Task
Output the records exactly, and drop each picture.

Dataset entries
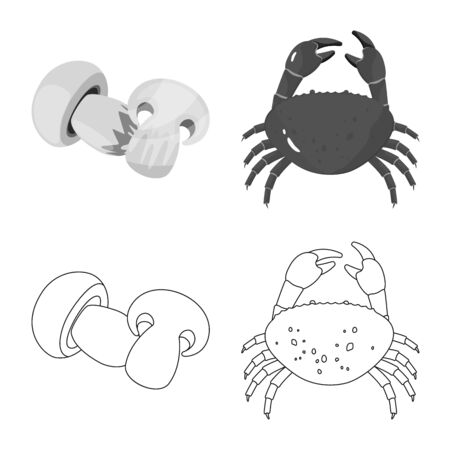 Vector design of taste and product. Collection of taste and cooking stock symbol for web.のイラスト素材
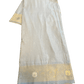 Silver Grey - Traditional Handloom Saree with Blouse Piece - UK stock - 24hr Dispatch - SP2630 KP - Prachy Creations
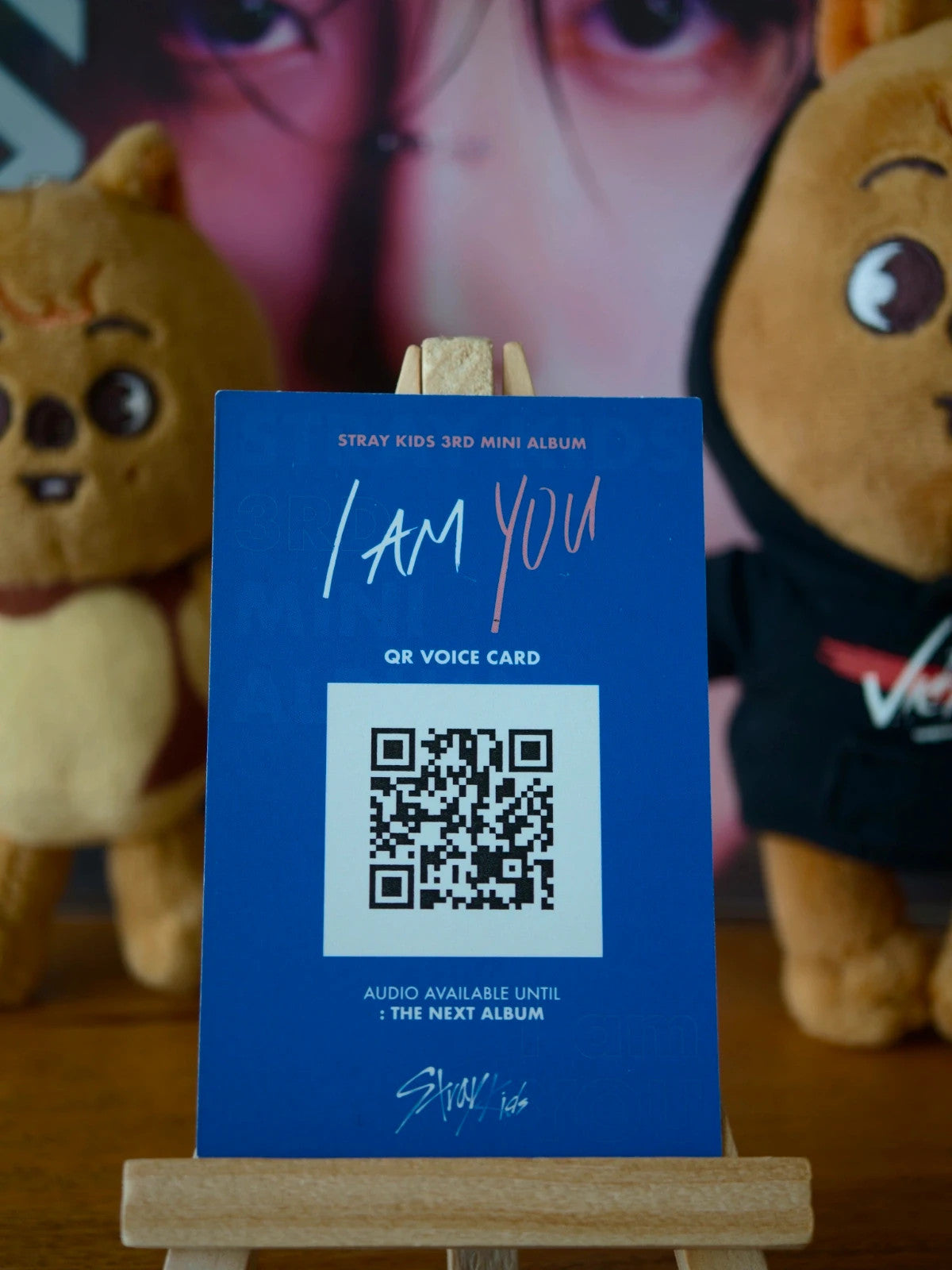 Stray Kids Woojin & Han I am YOU Unit Photocard (QR Voice Card) — QR voice-card reverse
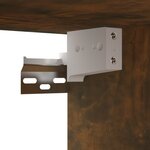 vidaXL Meubles TV muraux 4 Pièces Chêne fumé 60x30x30cm Bois d'ingénierie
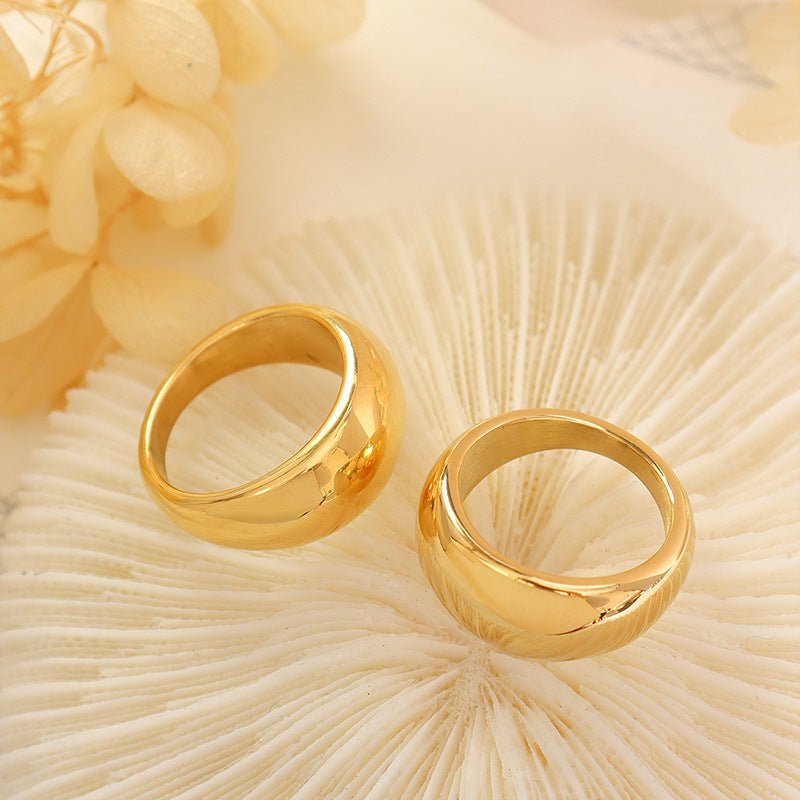 Geometric Brilliance Ring Minimalist High-Shine Bands for Stacking & Styling (MAC272)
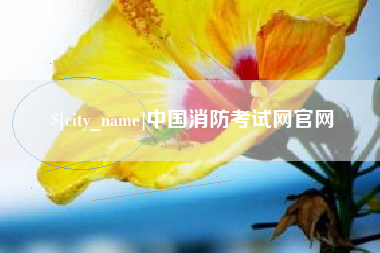淮安中国消防考试网官网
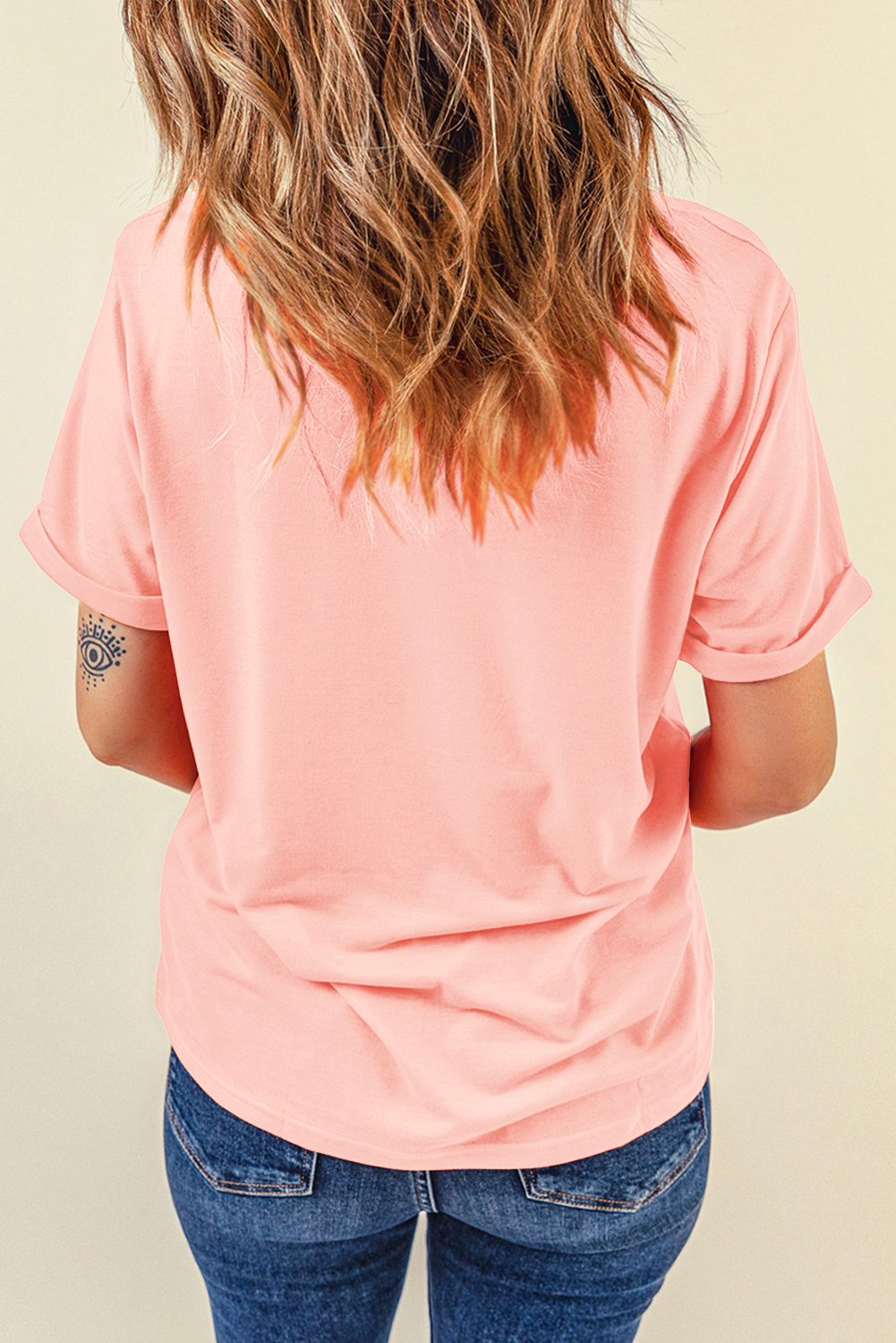 White MAMA Leopard Embroidered Crew Neck Graphic Tee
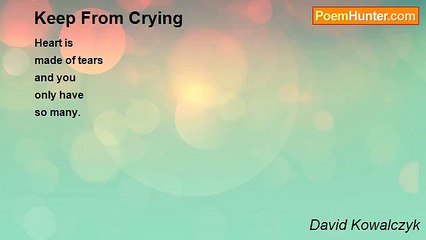 David Kowalczyk - Keep From Crying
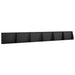 Keerwand 6 st 60 x 12 x 50 cm Staal Zwart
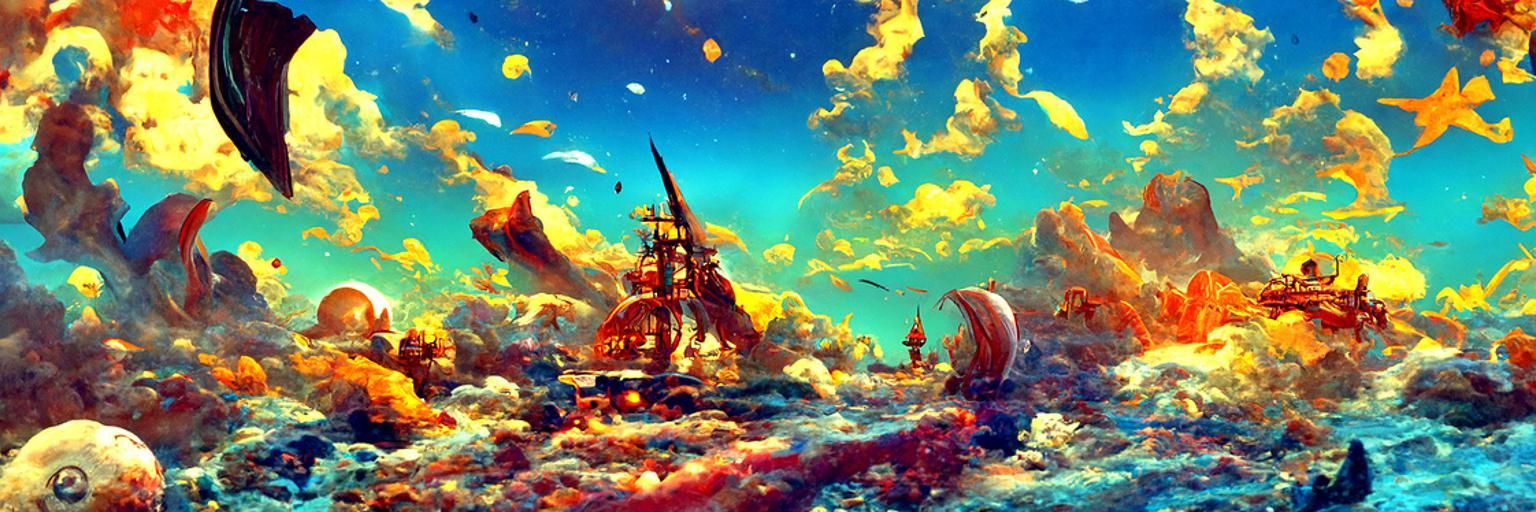 Pirate Ship Sails a Sea of Stars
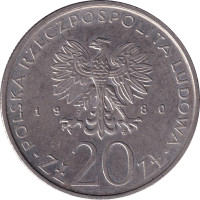 20 zlotych - Pologne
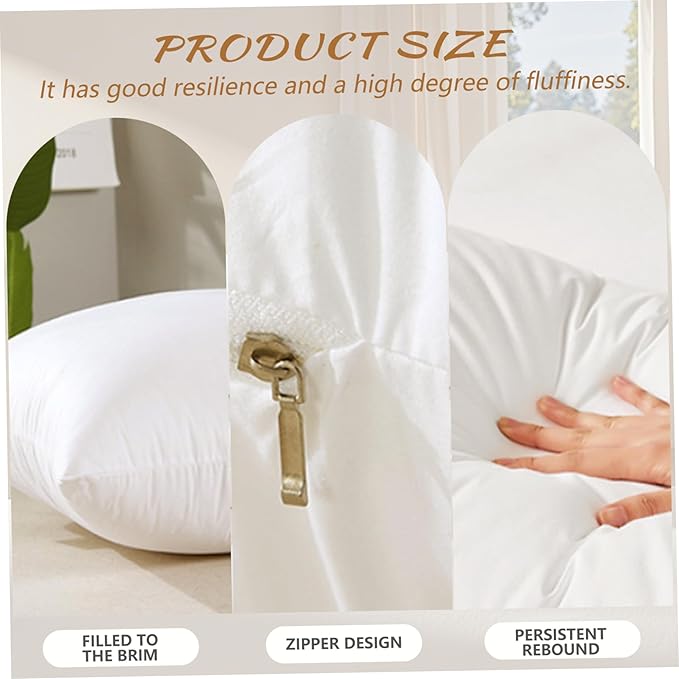 NIDONE 15x15 Pillow Inserts Set of 2, Soft & Breathable Throw Pillow Inserts with Zipper Closure Washable and Lightweight for Cushion Bed Couch Sofa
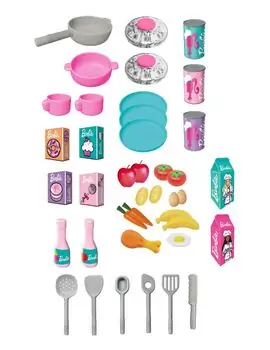 Barbie Large Kitchen with Light and Sound - ბარბის ფუნქციური სათამაშო სამზარეულო, 14 image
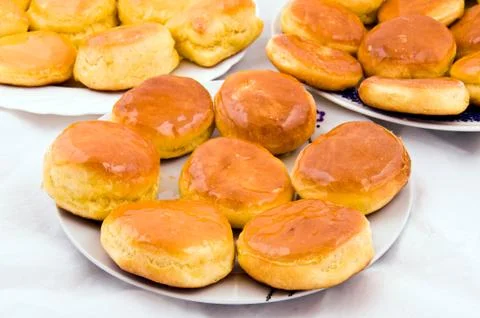 Honey donuts Stock Photos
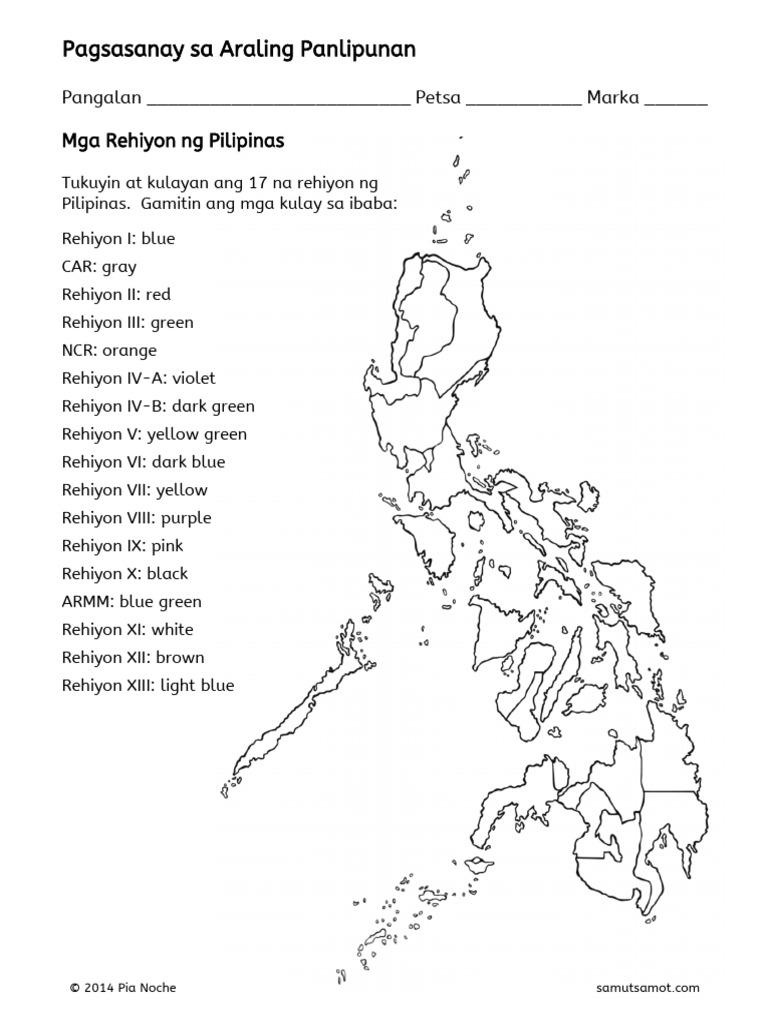 Mga Rehiyon NG Pilipinas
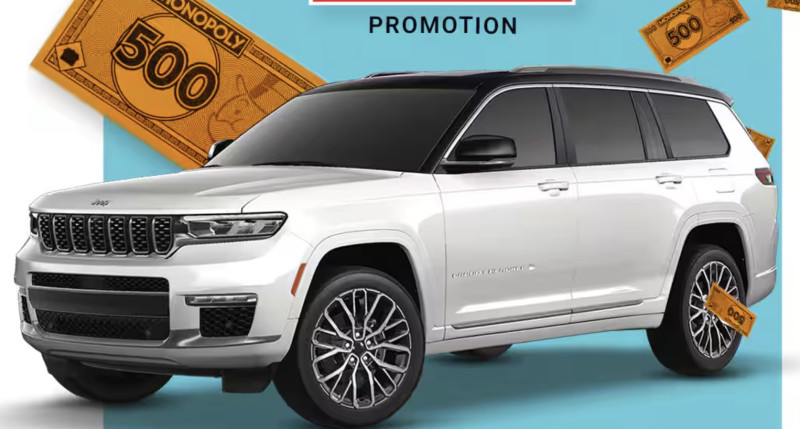 Jeep accepteert nu ook Monopoly-geld (nee, we zuigen dit niet uit onze duim)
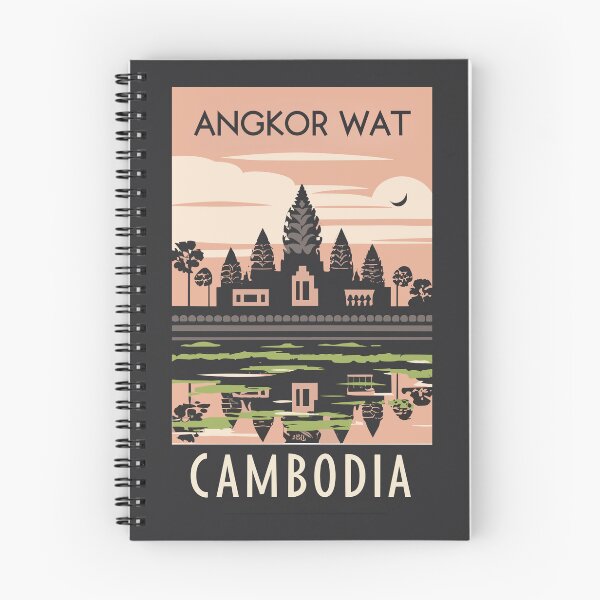 Item preview, A Vintage Travel Art of Angkor Wat - Cambodia designed and sold by GoodOldVintage.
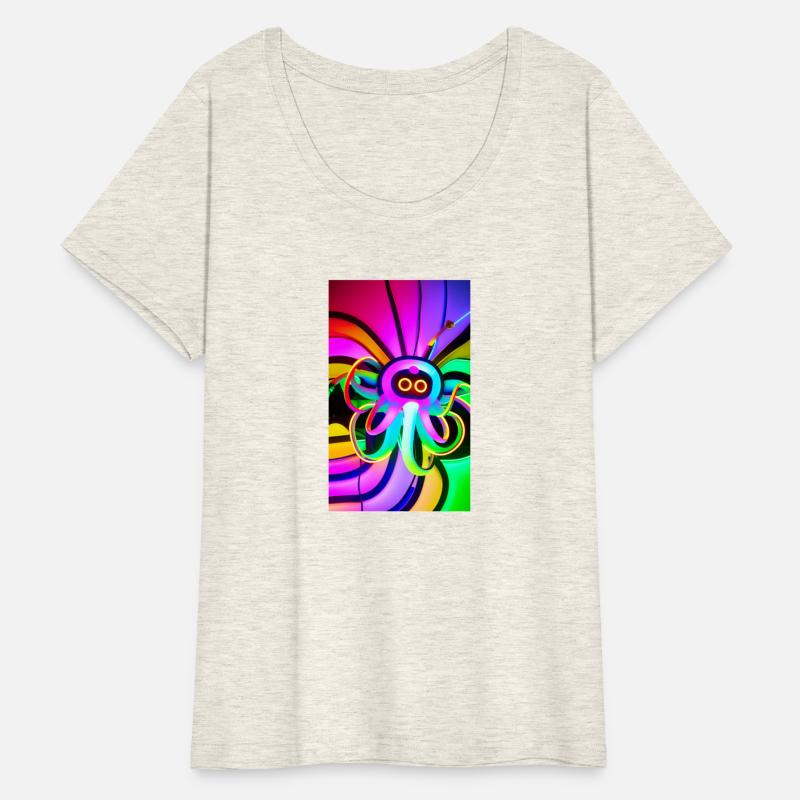 Neon Squid Trippy 2D Art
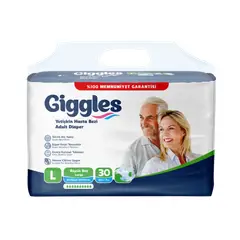 GENERICO - GIGGLES PAÑAL L X 30 UN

Response for this exercise
 Vector design of taste and product. Collection of taste and cooking stock symbol for web.のイラスト素材
 Silver Grey - Traditional Handloom Saree with Blouse Piece - UK stock - 24hr Dispatch - SP2630 KP - Prachy Creations
 Stray Kids Woojin & Han I am YOU Unit Photocard (QR Voice Card) — QR voice-card reverse
 vidaXL Meubles TV muraux 4 Pièces Chêne fumé 60x30x30cm Bois d'ingénierie
 Geometric Brilliance Ring Minimalist High-Shine Bands for Stacking & Styling (MAC272)
淮安中国消防考试网官网
 White MAMA Leopard Embroidered Crew Neck Graphic Tee
 David Kowalczyk - Keep From Crying
 Keerwand 6 st 60 x 12 x 50 cm Staal Zwart
 Pirate Ship Sails a Sea of Stars
 20 zlotych - Pologne
 NIDONE 15x15 Pillow Inserts Set of 2, Soft & Breathable Throw Pillow Inserts with Zipper Closure Washable and Lightweight for Cushion Bed Couch Sofa
 Barbie Large Kitchen with Light and Sound - ბარბის ფუნქციური სათამაშო სამზარეულო, 14 image
 Honey donuts Stock Photos
 Mga Rehiyon NG Pilipinas
 Jeep accepteert nu ook Monopoly-geld (nee, we zuigen dit niet uit onze duim)
 Item preview, A Vintage Travel Art of Angkor Wat - Cambodia designed and sold by GoodOldVintage.
 Neon Squid Trippy 2D Art
 GENERICO - GIGGLES PAÑAL L X 30 UN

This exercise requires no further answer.